INSTRUCTIONS TO FOLLOW: Copy out, exactly as written, only the line containing "What is the distance" and the lines after it through the end of the records.

BEGIN INFORMATION SUPPLIED

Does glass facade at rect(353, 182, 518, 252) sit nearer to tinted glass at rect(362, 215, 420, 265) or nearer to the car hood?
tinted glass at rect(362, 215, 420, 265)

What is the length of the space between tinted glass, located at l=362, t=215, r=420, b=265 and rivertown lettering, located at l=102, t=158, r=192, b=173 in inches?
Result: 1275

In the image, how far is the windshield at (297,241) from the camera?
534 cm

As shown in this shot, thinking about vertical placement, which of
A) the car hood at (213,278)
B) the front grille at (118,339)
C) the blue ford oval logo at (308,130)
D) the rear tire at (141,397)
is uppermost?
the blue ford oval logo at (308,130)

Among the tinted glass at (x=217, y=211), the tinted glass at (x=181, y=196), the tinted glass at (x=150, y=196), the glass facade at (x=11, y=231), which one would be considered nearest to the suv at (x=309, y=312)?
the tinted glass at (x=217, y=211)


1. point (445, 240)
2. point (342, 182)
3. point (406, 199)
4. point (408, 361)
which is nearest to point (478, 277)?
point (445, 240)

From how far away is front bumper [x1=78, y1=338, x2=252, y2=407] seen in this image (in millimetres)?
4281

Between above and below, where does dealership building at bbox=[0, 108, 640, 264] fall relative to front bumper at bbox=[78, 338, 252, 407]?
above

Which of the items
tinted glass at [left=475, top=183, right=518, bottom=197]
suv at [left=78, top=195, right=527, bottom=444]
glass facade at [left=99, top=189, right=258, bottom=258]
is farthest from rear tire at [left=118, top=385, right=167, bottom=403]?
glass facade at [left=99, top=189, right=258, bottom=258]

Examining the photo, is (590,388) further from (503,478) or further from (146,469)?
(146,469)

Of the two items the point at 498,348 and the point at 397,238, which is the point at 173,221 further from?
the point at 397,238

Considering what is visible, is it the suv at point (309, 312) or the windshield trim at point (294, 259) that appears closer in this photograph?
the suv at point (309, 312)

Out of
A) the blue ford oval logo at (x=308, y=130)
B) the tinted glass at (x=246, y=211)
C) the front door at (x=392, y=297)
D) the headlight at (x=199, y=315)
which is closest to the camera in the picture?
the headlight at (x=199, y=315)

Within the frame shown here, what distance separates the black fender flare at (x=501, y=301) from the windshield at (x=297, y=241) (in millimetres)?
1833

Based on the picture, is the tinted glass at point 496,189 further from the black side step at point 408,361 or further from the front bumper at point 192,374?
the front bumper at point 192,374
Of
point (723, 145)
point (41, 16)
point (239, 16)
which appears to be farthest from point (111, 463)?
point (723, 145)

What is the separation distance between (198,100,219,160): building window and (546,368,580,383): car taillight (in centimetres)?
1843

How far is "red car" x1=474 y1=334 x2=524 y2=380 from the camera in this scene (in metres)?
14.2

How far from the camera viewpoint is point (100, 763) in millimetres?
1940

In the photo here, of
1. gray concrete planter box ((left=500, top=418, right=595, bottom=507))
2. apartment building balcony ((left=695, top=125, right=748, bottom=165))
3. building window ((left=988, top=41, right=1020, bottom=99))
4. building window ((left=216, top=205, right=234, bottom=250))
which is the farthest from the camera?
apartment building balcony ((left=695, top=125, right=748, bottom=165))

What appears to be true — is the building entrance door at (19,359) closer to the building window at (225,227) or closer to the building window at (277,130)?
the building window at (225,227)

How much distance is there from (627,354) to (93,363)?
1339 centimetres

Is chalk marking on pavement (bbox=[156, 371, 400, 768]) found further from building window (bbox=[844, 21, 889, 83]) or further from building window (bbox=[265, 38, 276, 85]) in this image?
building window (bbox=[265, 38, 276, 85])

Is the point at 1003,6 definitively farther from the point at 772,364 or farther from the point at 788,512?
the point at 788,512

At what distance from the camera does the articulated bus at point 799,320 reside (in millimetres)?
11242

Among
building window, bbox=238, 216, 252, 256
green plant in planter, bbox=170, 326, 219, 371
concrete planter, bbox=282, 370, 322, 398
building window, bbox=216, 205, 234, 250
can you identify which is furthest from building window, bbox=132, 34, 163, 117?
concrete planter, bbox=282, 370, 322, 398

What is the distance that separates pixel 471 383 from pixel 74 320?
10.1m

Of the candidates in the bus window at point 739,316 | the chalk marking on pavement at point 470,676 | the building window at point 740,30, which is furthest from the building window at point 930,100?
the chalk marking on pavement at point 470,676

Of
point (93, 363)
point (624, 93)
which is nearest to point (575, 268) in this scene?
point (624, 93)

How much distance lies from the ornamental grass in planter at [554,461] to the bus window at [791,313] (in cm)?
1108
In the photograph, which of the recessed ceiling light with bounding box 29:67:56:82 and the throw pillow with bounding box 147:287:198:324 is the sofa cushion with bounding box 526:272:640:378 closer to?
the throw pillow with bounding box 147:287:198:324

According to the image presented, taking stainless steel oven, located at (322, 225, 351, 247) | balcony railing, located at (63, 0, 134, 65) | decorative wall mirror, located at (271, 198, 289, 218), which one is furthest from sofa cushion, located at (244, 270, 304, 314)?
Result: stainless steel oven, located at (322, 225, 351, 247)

END INFORMATION SUPPLIED

ANSWER TO THE EXERCISE:
What is the distance that separates pixel 471 383 from pixel 74 320?
10.1m

Of the candidates in the bus window at point 739,316 | the chalk marking on pavement at point 470,676 | the building window at point 740,30, which is furthest from the building window at point 930,100?
the chalk marking on pavement at point 470,676

Of
point (93, 363)
point (624, 93)
which is nearest to point (575, 268) in this scene?
point (624, 93)

How much distance lies from the ornamental grass in planter at [554,461] to the bus window at [791,313] (in cm)?
1108
In the photograph, which of the recessed ceiling light with bounding box 29:67:56:82 and the throw pillow with bounding box 147:287:198:324 is the sofa cushion with bounding box 526:272:640:378 closer to?
the throw pillow with bounding box 147:287:198:324

According to the image presented, taking stainless steel oven, located at (322, 225, 351, 247) | balcony railing, located at (63, 0, 134, 65) | decorative wall mirror, located at (271, 198, 289, 218), which one is furthest from sofa cushion, located at (244, 270, 304, 314)?
Result: stainless steel oven, located at (322, 225, 351, 247)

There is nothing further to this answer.